Data for review Start Marker

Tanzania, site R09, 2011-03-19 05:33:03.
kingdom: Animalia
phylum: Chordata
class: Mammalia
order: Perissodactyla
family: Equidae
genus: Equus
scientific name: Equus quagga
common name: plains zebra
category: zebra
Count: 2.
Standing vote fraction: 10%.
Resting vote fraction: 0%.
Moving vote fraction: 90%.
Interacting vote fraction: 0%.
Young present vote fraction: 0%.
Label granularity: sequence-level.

Data for review End Marker
Data for review Start Marker

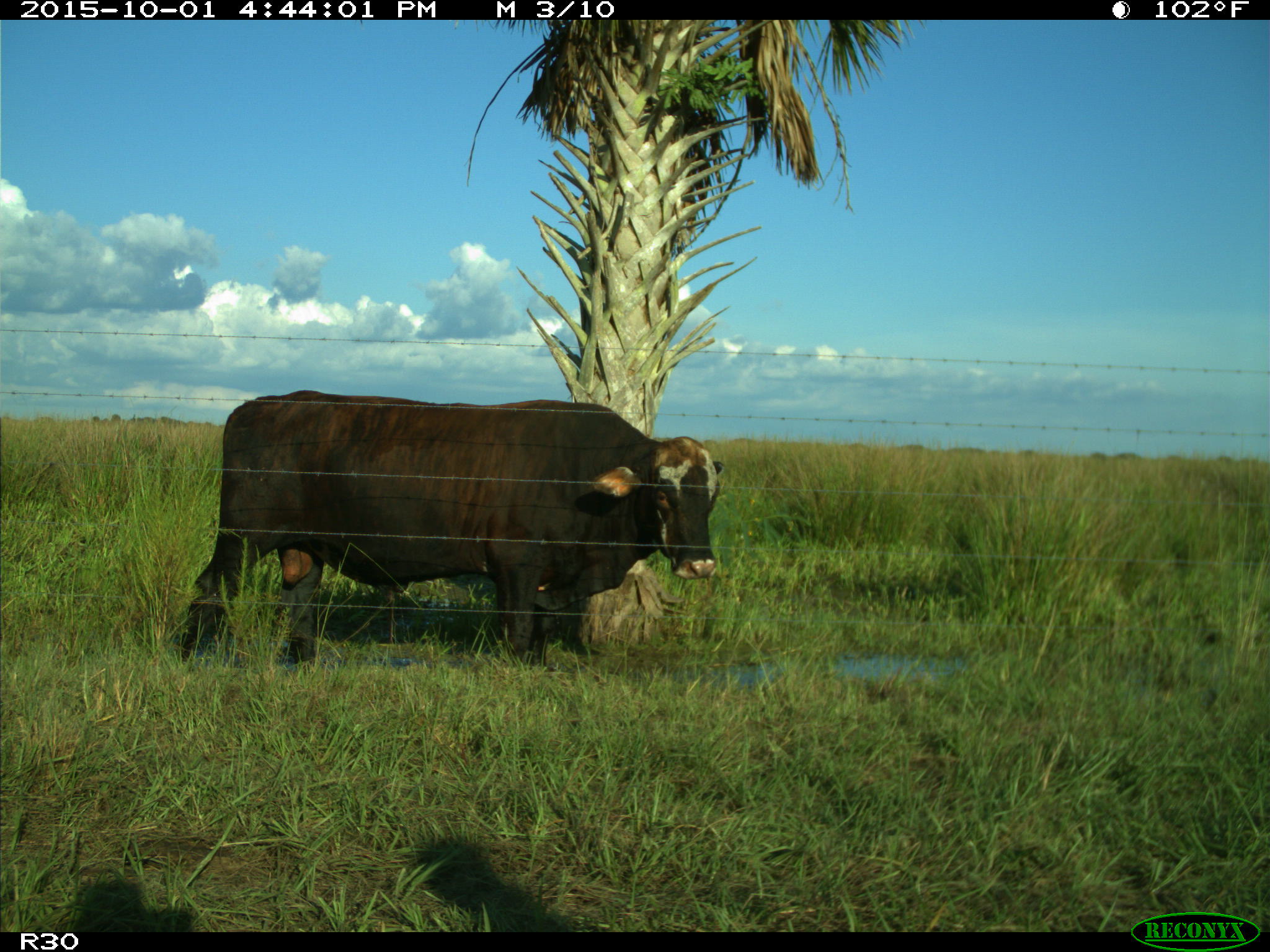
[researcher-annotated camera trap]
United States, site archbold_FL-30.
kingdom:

Data for review End Marker

In the listing above, find the line with "Tanzania, site R09, 2011-03-19 05:33:03." and the line with "Resting vote fraction: 0%.", then reproduce both and every line between them exactly.

*Completed exercise*.
Tanzania, site R09, 2011-03-19 05:33:03.
kingdom: Animalia
phylum: Chordata
class: Mammalia
order: Perissodactyla
family: Equidae
genus: Equus
scientific name: Equus quagga
common name: plains zebra
category: zebra
Count: 2.
Standing vote fraction: 10%.
Resting vote fraction: 0%.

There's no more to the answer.